> [What is expected] Return every line of the entries below that contains the word "black". Case counts.

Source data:
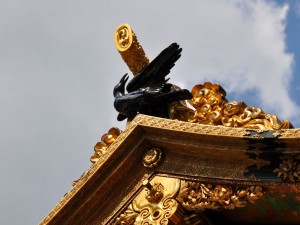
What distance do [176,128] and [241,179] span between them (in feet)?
1.45

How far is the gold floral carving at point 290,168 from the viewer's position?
4.62 meters

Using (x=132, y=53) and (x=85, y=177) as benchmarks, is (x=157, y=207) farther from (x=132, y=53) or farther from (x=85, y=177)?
(x=132, y=53)

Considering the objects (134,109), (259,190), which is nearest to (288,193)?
(259,190)

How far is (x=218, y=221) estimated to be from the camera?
5.11 m

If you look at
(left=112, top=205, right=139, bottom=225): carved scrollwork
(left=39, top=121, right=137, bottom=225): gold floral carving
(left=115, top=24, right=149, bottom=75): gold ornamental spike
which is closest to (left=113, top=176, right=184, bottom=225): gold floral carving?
(left=112, top=205, right=139, bottom=225): carved scrollwork

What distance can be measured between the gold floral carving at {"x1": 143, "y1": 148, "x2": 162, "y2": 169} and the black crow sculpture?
0.27 meters

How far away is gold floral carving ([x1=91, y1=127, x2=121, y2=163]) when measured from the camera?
18.5ft

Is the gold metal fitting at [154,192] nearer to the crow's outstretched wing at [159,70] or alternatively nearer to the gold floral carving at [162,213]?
the gold floral carving at [162,213]

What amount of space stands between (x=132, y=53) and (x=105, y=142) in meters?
0.54

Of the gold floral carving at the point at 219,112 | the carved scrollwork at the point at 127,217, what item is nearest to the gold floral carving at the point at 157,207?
the carved scrollwork at the point at 127,217

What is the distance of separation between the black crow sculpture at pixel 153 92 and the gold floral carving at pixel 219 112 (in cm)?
7

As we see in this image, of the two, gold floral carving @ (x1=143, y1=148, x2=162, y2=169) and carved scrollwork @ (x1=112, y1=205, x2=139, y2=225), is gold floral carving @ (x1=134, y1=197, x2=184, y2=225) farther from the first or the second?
gold floral carving @ (x1=143, y1=148, x2=162, y2=169)

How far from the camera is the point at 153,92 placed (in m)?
5.44

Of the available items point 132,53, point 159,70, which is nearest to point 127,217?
point 159,70
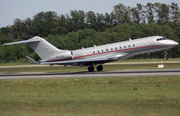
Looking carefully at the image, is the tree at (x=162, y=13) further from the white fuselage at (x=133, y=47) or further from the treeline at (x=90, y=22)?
the white fuselage at (x=133, y=47)

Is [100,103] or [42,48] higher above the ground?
[42,48]

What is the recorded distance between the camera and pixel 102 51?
3619cm

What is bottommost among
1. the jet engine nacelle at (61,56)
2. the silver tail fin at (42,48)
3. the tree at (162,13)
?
the jet engine nacelle at (61,56)

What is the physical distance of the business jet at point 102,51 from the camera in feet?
112

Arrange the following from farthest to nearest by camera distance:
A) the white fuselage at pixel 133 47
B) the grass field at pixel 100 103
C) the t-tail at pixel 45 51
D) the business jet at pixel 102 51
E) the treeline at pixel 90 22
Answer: the treeline at pixel 90 22, the t-tail at pixel 45 51, the business jet at pixel 102 51, the white fuselage at pixel 133 47, the grass field at pixel 100 103

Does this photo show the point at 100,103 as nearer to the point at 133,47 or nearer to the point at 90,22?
the point at 133,47

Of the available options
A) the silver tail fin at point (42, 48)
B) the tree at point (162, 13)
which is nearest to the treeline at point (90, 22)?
the tree at point (162, 13)

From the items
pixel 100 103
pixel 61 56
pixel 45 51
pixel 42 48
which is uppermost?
pixel 42 48

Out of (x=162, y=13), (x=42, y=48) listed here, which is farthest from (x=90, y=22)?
(x=42, y=48)

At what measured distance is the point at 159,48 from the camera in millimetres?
34062

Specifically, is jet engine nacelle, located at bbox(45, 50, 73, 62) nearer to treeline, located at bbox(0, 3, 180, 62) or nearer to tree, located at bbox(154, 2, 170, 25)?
treeline, located at bbox(0, 3, 180, 62)

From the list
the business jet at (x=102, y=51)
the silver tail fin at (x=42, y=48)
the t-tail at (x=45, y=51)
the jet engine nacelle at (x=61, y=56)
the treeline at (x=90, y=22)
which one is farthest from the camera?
the treeline at (x=90, y=22)

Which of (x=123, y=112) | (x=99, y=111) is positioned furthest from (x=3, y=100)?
(x=123, y=112)

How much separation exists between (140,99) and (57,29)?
123734 mm
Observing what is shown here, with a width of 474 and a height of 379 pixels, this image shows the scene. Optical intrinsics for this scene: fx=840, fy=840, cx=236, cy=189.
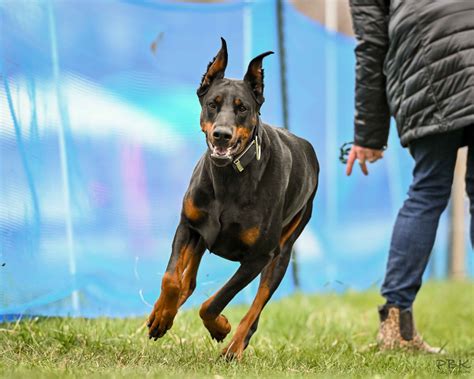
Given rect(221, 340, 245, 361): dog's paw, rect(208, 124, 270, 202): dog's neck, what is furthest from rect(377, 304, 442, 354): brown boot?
rect(208, 124, 270, 202): dog's neck

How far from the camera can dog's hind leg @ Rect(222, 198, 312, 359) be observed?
351 cm

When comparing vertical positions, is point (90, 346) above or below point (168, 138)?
below

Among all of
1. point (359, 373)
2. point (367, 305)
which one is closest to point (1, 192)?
point (359, 373)

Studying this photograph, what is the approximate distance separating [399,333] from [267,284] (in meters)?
0.87

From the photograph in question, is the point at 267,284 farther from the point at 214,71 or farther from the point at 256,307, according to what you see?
the point at 214,71

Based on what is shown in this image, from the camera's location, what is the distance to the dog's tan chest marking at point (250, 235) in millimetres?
3268

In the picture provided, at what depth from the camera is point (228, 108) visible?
319 cm

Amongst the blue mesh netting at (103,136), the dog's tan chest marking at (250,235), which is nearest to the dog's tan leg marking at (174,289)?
the dog's tan chest marking at (250,235)

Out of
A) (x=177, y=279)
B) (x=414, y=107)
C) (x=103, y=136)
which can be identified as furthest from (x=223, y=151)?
(x=103, y=136)

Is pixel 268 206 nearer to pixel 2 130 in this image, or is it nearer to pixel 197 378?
pixel 197 378

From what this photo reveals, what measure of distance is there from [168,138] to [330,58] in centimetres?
213

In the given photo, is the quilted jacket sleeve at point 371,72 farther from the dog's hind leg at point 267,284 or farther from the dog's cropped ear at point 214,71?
the dog's cropped ear at point 214,71

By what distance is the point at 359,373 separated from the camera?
3.25 meters

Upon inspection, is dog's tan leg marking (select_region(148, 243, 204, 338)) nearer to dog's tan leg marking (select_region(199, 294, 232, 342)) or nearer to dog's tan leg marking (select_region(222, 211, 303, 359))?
dog's tan leg marking (select_region(199, 294, 232, 342))
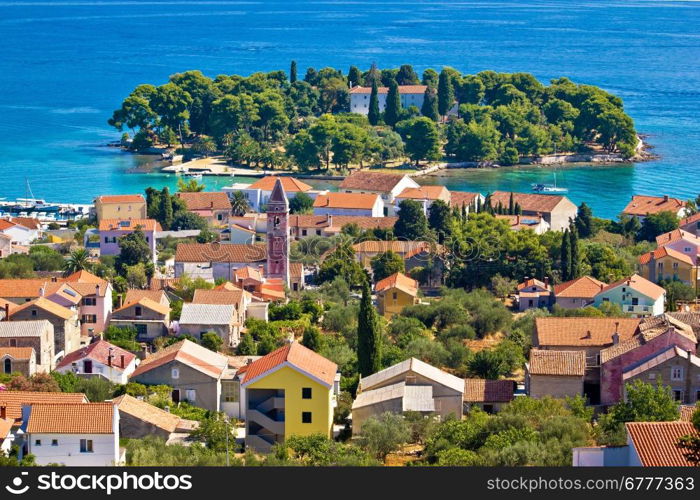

> [Result for this task]
What distance can be measured between the gold floral carving at {"x1": 143, "y1": 148, "x2": 162, "y2": 169} and the black crow sculpture?
What is the distance of separation between the black crow sculpture at pixel 153 92 and the gold floral carving at pixel 219 112 (in cm)?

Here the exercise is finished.